TENNESSEE JUDGE DECLINES TO DISSOLVE RESTRAINING ORDER PRECLUDING SALE OR TO REQUIRE POSTING OF BOND IN AWL CASE

July 21, 2015

Yesterday, a Dandridge (Jefferson County), Tennessee Circuit Court Judge declined, for the second time in 30 months, to dissolve a restraining Order precluding any nonjudicial sale and also declined to require the homeowners to post a bond as a condition of precluding any sale in a Bank of NY securitization case involving America’s Wholesale Lender (AWL) as the alleged original lender. The Judge’s ruling reiterates the Court’s previous denial of the same request made by BNY back in 2012.

Jeff Barnes, Esq. represents the homeowners together with local TN counsel Andrew Farmer, Esq. Mr. Barnes wrote the responsive brief and argued the matter yesterday in the Jefferson County courthouse in Dandridge, TN.

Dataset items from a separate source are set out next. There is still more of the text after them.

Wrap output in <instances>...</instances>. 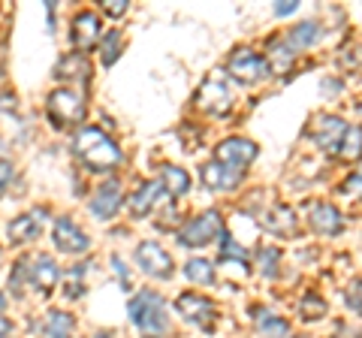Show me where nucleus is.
<instances>
[{
    "instance_id": "nucleus-7",
    "label": "nucleus",
    "mask_w": 362,
    "mask_h": 338,
    "mask_svg": "<svg viewBox=\"0 0 362 338\" xmlns=\"http://www.w3.org/2000/svg\"><path fill=\"white\" fill-rule=\"evenodd\" d=\"M133 260H136V266H139L145 275L157 278V281L173 278V272H175L173 257H169L166 247L157 245V242H139V247H136V254H133Z\"/></svg>"
},
{
    "instance_id": "nucleus-15",
    "label": "nucleus",
    "mask_w": 362,
    "mask_h": 338,
    "mask_svg": "<svg viewBox=\"0 0 362 338\" xmlns=\"http://www.w3.org/2000/svg\"><path fill=\"white\" fill-rule=\"evenodd\" d=\"M199 178H202V185H206L209 190H235L242 185L245 173L242 169H235V166H226L221 161H211V163H202Z\"/></svg>"
},
{
    "instance_id": "nucleus-34",
    "label": "nucleus",
    "mask_w": 362,
    "mask_h": 338,
    "mask_svg": "<svg viewBox=\"0 0 362 338\" xmlns=\"http://www.w3.org/2000/svg\"><path fill=\"white\" fill-rule=\"evenodd\" d=\"M9 335H13V323L0 314V338H9Z\"/></svg>"
},
{
    "instance_id": "nucleus-21",
    "label": "nucleus",
    "mask_w": 362,
    "mask_h": 338,
    "mask_svg": "<svg viewBox=\"0 0 362 338\" xmlns=\"http://www.w3.org/2000/svg\"><path fill=\"white\" fill-rule=\"evenodd\" d=\"M320 37H323V28L317 25V21H302V25H296V28L287 30L284 42L299 54V52H305V49L317 46V42H320Z\"/></svg>"
},
{
    "instance_id": "nucleus-11",
    "label": "nucleus",
    "mask_w": 362,
    "mask_h": 338,
    "mask_svg": "<svg viewBox=\"0 0 362 338\" xmlns=\"http://www.w3.org/2000/svg\"><path fill=\"white\" fill-rule=\"evenodd\" d=\"M121 182L118 178H109V182H103L97 190H94V197L88 199V209H90V215H94L97 221H109V218H115V211L121 209Z\"/></svg>"
},
{
    "instance_id": "nucleus-27",
    "label": "nucleus",
    "mask_w": 362,
    "mask_h": 338,
    "mask_svg": "<svg viewBox=\"0 0 362 338\" xmlns=\"http://www.w3.org/2000/svg\"><path fill=\"white\" fill-rule=\"evenodd\" d=\"M121 52H124V33L118 28H112L103 37V42H100V61H103L106 66H112L121 58Z\"/></svg>"
},
{
    "instance_id": "nucleus-37",
    "label": "nucleus",
    "mask_w": 362,
    "mask_h": 338,
    "mask_svg": "<svg viewBox=\"0 0 362 338\" xmlns=\"http://www.w3.org/2000/svg\"><path fill=\"white\" fill-rule=\"evenodd\" d=\"M290 338H305V335H290Z\"/></svg>"
},
{
    "instance_id": "nucleus-13",
    "label": "nucleus",
    "mask_w": 362,
    "mask_h": 338,
    "mask_svg": "<svg viewBox=\"0 0 362 338\" xmlns=\"http://www.w3.org/2000/svg\"><path fill=\"white\" fill-rule=\"evenodd\" d=\"M347 124L344 118L338 115H320L317 124L311 127V139L320 151H329V154H338V145H341V136H344Z\"/></svg>"
},
{
    "instance_id": "nucleus-16",
    "label": "nucleus",
    "mask_w": 362,
    "mask_h": 338,
    "mask_svg": "<svg viewBox=\"0 0 362 338\" xmlns=\"http://www.w3.org/2000/svg\"><path fill=\"white\" fill-rule=\"evenodd\" d=\"M308 227L317 235H338L344 230V215L332 206V202H314L311 211H308Z\"/></svg>"
},
{
    "instance_id": "nucleus-1",
    "label": "nucleus",
    "mask_w": 362,
    "mask_h": 338,
    "mask_svg": "<svg viewBox=\"0 0 362 338\" xmlns=\"http://www.w3.org/2000/svg\"><path fill=\"white\" fill-rule=\"evenodd\" d=\"M73 154L78 157V163L88 166L90 173H112L121 166V148L115 139H109L100 127H85L76 130L73 136Z\"/></svg>"
},
{
    "instance_id": "nucleus-9",
    "label": "nucleus",
    "mask_w": 362,
    "mask_h": 338,
    "mask_svg": "<svg viewBox=\"0 0 362 338\" xmlns=\"http://www.w3.org/2000/svg\"><path fill=\"white\" fill-rule=\"evenodd\" d=\"M52 239H54V247H58L61 254H70V257H78L85 254L90 247V235L78 227V223L64 215V218H54L52 223Z\"/></svg>"
},
{
    "instance_id": "nucleus-12",
    "label": "nucleus",
    "mask_w": 362,
    "mask_h": 338,
    "mask_svg": "<svg viewBox=\"0 0 362 338\" xmlns=\"http://www.w3.org/2000/svg\"><path fill=\"white\" fill-rule=\"evenodd\" d=\"M214 151H218V161H221V163L235 166V169H245L247 163H254L257 154H259L257 142L245 139V136H230V139H223Z\"/></svg>"
},
{
    "instance_id": "nucleus-29",
    "label": "nucleus",
    "mask_w": 362,
    "mask_h": 338,
    "mask_svg": "<svg viewBox=\"0 0 362 338\" xmlns=\"http://www.w3.org/2000/svg\"><path fill=\"white\" fill-rule=\"evenodd\" d=\"M344 302H347V308H350V311L359 314V317H362V278H354V281L347 284Z\"/></svg>"
},
{
    "instance_id": "nucleus-26",
    "label": "nucleus",
    "mask_w": 362,
    "mask_h": 338,
    "mask_svg": "<svg viewBox=\"0 0 362 338\" xmlns=\"http://www.w3.org/2000/svg\"><path fill=\"white\" fill-rule=\"evenodd\" d=\"M185 278L194 281L199 287H211L214 284V266L206 260V257H194V260L185 263Z\"/></svg>"
},
{
    "instance_id": "nucleus-23",
    "label": "nucleus",
    "mask_w": 362,
    "mask_h": 338,
    "mask_svg": "<svg viewBox=\"0 0 362 338\" xmlns=\"http://www.w3.org/2000/svg\"><path fill=\"white\" fill-rule=\"evenodd\" d=\"M160 185L169 197H185L190 190V173L181 166H160Z\"/></svg>"
},
{
    "instance_id": "nucleus-32",
    "label": "nucleus",
    "mask_w": 362,
    "mask_h": 338,
    "mask_svg": "<svg viewBox=\"0 0 362 338\" xmlns=\"http://www.w3.org/2000/svg\"><path fill=\"white\" fill-rule=\"evenodd\" d=\"M106 13L109 16H124L127 13V0H112V4H106Z\"/></svg>"
},
{
    "instance_id": "nucleus-30",
    "label": "nucleus",
    "mask_w": 362,
    "mask_h": 338,
    "mask_svg": "<svg viewBox=\"0 0 362 338\" xmlns=\"http://www.w3.org/2000/svg\"><path fill=\"white\" fill-rule=\"evenodd\" d=\"M299 314L305 320H320L323 314H326V302L323 299H317V296H308V299H302V305H299Z\"/></svg>"
},
{
    "instance_id": "nucleus-31",
    "label": "nucleus",
    "mask_w": 362,
    "mask_h": 338,
    "mask_svg": "<svg viewBox=\"0 0 362 338\" xmlns=\"http://www.w3.org/2000/svg\"><path fill=\"white\" fill-rule=\"evenodd\" d=\"M13 178H16V166H13V161L0 154V194H4V190L13 185Z\"/></svg>"
},
{
    "instance_id": "nucleus-18",
    "label": "nucleus",
    "mask_w": 362,
    "mask_h": 338,
    "mask_svg": "<svg viewBox=\"0 0 362 338\" xmlns=\"http://www.w3.org/2000/svg\"><path fill=\"white\" fill-rule=\"evenodd\" d=\"M70 37H73V46L78 54H85L94 42L100 40V16L97 13H78L73 18V30H70Z\"/></svg>"
},
{
    "instance_id": "nucleus-25",
    "label": "nucleus",
    "mask_w": 362,
    "mask_h": 338,
    "mask_svg": "<svg viewBox=\"0 0 362 338\" xmlns=\"http://www.w3.org/2000/svg\"><path fill=\"white\" fill-rule=\"evenodd\" d=\"M76 332V320L66 311H49L45 317V338H73Z\"/></svg>"
},
{
    "instance_id": "nucleus-4",
    "label": "nucleus",
    "mask_w": 362,
    "mask_h": 338,
    "mask_svg": "<svg viewBox=\"0 0 362 338\" xmlns=\"http://www.w3.org/2000/svg\"><path fill=\"white\" fill-rule=\"evenodd\" d=\"M226 73L242 85H259V82H266L272 70L259 52L247 49V46H235L230 52V58H226Z\"/></svg>"
},
{
    "instance_id": "nucleus-20",
    "label": "nucleus",
    "mask_w": 362,
    "mask_h": 338,
    "mask_svg": "<svg viewBox=\"0 0 362 338\" xmlns=\"http://www.w3.org/2000/svg\"><path fill=\"white\" fill-rule=\"evenodd\" d=\"M263 227L269 233H275L278 239H290V235L299 233V221H296V211L290 206H272L266 215H263Z\"/></svg>"
},
{
    "instance_id": "nucleus-36",
    "label": "nucleus",
    "mask_w": 362,
    "mask_h": 338,
    "mask_svg": "<svg viewBox=\"0 0 362 338\" xmlns=\"http://www.w3.org/2000/svg\"><path fill=\"white\" fill-rule=\"evenodd\" d=\"M4 311H6V296L0 293V314H4Z\"/></svg>"
},
{
    "instance_id": "nucleus-2",
    "label": "nucleus",
    "mask_w": 362,
    "mask_h": 338,
    "mask_svg": "<svg viewBox=\"0 0 362 338\" xmlns=\"http://www.w3.org/2000/svg\"><path fill=\"white\" fill-rule=\"evenodd\" d=\"M130 323L142 338H163L169 332V317H166V302L160 293L154 290H139L127 305Z\"/></svg>"
},
{
    "instance_id": "nucleus-17",
    "label": "nucleus",
    "mask_w": 362,
    "mask_h": 338,
    "mask_svg": "<svg viewBox=\"0 0 362 338\" xmlns=\"http://www.w3.org/2000/svg\"><path fill=\"white\" fill-rule=\"evenodd\" d=\"M163 194V185L160 178H145V182H139V187L133 190V194L127 197V209L133 218H145L151 215V209L157 206V199H160Z\"/></svg>"
},
{
    "instance_id": "nucleus-14",
    "label": "nucleus",
    "mask_w": 362,
    "mask_h": 338,
    "mask_svg": "<svg viewBox=\"0 0 362 338\" xmlns=\"http://www.w3.org/2000/svg\"><path fill=\"white\" fill-rule=\"evenodd\" d=\"M42 218H45V209H33L28 215H18L6 223V235L13 245H30L42 235Z\"/></svg>"
},
{
    "instance_id": "nucleus-22",
    "label": "nucleus",
    "mask_w": 362,
    "mask_h": 338,
    "mask_svg": "<svg viewBox=\"0 0 362 338\" xmlns=\"http://www.w3.org/2000/svg\"><path fill=\"white\" fill-rule=\"evenodd\" d=\"M54 73H58V78H64V82H76V85H88L90 82V64H88L85 54H78V52L66 54Z\"/></svg>"
},
{
    "instance_id": "nucleus-8",
    "label": "nucleus",
    "mask_w": 362,
    "mask_h": 338,
    "mask_svg": "<svg viewBox=\"0 0 362 338\" xmlns=\"http://www.w3.org/2000/svg\"><path fill=\"white\" fill-rule=\"evenodd\" d=\"M30 266L25 269V278H28V284L33 290H40L42 296H49V293L58 287V281H61V266L54 263V257L52 254H33L28 257V260H21V266Z\"/></svg>"
},
{
    "instance_id": "nucleus-28",
    "label": "nucleus",
    "mask_w": 362,
    "mask_h": 338,
    "mask_svg": "<svg viewBox=\"0 0 362 338\" xmlns=\"http://www.w3.org/2000/svg\"><path fill=\"white\" fill-rule=\"evenodd\" d=\"M278 263H281V251H278V247H259V251H257V266H259V272H263L266 278L278 275Z\"/></svg>"
},
{
    "instance_id": "nucleus-38",
    "label": "nucleus",
    "mask_w": 362,
    "mask_h": 338,
    "mask_svg": "<svg viewBox=\"0 0 362 338\" xmlns=\"http://www.w3.org/2000/svg\"><path fill=\"white\" fill-rule=\"evenodd\" d=\"M359 115H362V103H359Z\"/></svg>"
},
{
    "instance_id": "nucleus-10",
    "label": "nucleus",
    "mask_w": 362,
    "mask_h": 338,
    "mask_svg": "<svg viewBox=\"0 0 362 338\" xmlns=\"http://www.w3.org/2000/svg\"><path fill=\"white\" fill-rule=\"evenodd\" d=\"M233 88L230 82L221 76V73H211V78L206 85L199 88V94H197V106L199 109H206L209 115H226V112L233 109Z\"/></svg>"
},
{
    "instance_id": "nucleus-24",
    "label": "nucleus",
    "mask_w": 362,
    "mask_h": 338,
    "mask_svg": "<svg viewBox=\"0 0 362 338\" xmlns=\"http://www.w3.org/2000/svg\"><path fill=\"white\" fill-rule=\"evenodd\" d=\"M338 157H341V161H350V163L362 161V127L359 124H347L341 145H338Z\"/></svg>"
},
{
    "instance_id": "nucleus-6",
    "label": "nucleus",
    "mask_w": 362,
    "mask_h": 338,
    "mask_svg": "<svg viewBox=\"0 0 362 338\" xmlns=\"http://www.w3.org/2000/svg\"><path fill=\"white\" fill-rule=\"evenodd\" d=\"M175 311L181 314V320L199 326V330H214V320H218V305L202 296V293H181L175 299Z\"/></svg>"
},
{
    "instance_id": "nucleus-33",
    "label": "nucleus",
    "mask_w": 362,
    "mask_h": 338,
    "mask_svg": "<svg viewBox=\"0 0 362 338\" xmlns=\"http://www.w3.org/2000/svg\"><path fill=\"white\" fill-rule=\"evenodd\" d=\"M296 9H299L296 0H284V4H275V13H278V16H290V13H296Z\"/></svg>"
},
{
    "instance_id": "nucleus-5",
    "label": "nucleus",
    "mask_w": 362,
    "mask_h": 338,
    "mask_svg": "<svg viewBox=\"0 0 362 338\" xmlns=\"http://www.w3.org/2000/svg\"><path fill=\"white\" fill-rule=\"evenodd\" d=\"M218 235H223V221L218 209H209L197 215L194 221H187V227L178 230V245L181 247H206L211 245Z\"/></svg>"
},
{
    "instance_id": "nucleus-3",
    "label": "nucleus",
    "mask_w": 362,
    "mask_h": 338,
    "mask_svg": "<svg viewBox=\"0 0 362 338\" xmlns=\"http://www.w3.org/2000/svg\"><path fill=\"white\" fill-rule=\"evenodd\" d=\"M45 112H49V118H52L54 127H73V124H82L85 112H88L85 94L78 91V88L64 85V88H58V91L49 94Z\"/></svg>"
},
{
    "instance_id": "nucleus-19",
    "label": "nucleus",
    "mask_w": 362,
    "mask_h": 338,
    "mask_svg": "<svg viewBox=\"0 0 362 338\" xmlns=\"http://www.w3.org/2000/svg\"><path fill=\"white\" fill-rule=\"evenodd\" d=\"M251 320H254L257 332L263 338H287L290 335V323L281 317L278 311H272L266 305H254L251 308Z\"/></svg>"
},
{
    "instance_id": "nucleus-35",
    "label": "nucleus",
    "mask_w": 362,
    "mask_h": 338,
    "mask_svg": "<svg viewBox=\"0 0 362 338\" xmlns=\"http://www.w3.org/2000/svg\"><path fill=\"white\" fill-rule=\"evenodd\" d=\"M90 338H115V335H112V332H94Z\"/></svg>"
}]
</instances>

The homeowners originally filed suit in 2010 challenging BNY’s alleged right to seek a non-judicial foreclosure. The Circuit Court Judge entered a restraining order on Motion of the homeowners prepared and filed by Mr. Barnes. No bond was required as Rule 65.05(1) of the Tennessee Rules of Civil Procedure provides that a bond is for the payment of costs and damages which the party being enjoined may be shown to have suffered while being enjoined. The intent of the Rule is that there has to be evidence of such damages, which go in part into the future. BNY presented no such evidence, and the homeowners are challenging BNY’s standing to seek any relief at all.

BNY had also previously filed a Motion to Dismiss the homeowners’ Complaint, which Motion was denied. BNY had also moved to stay discovery, which was also denied.

In the 30 months since the entry of the original restraining Order, BNY did nothing to appeal or otherwise challenge the Order, and presented no evidence of any alleged damages being suffered while being enjoined from selling the property during the pendency of the litigation. The Judge stated “the Defendant [BNY] is no worse off than it was back in 2012”.

The homeowners are not only challenging BNY’s lack of standing to seek any relief due to no evidence of a lawful transfer to the securitization trust, but also that the loan may have been paid down or paid off from insurances, credit default swaps, and the like. They are also challenging any alleged right to enforce the loan in view of the Nash decision from Florida which found that AWL never existed and the loan was thus void resulting in no valid obligation to enforce. The Judge stated that “these are legitimate questions”.

In the end, the Judge stated that he had not been presented with any evidence by which he could calculate a bond, especially as the question of who owns the loan remains unanswered, and thus continued the imposition of the restraining Order without the requirement of a bond.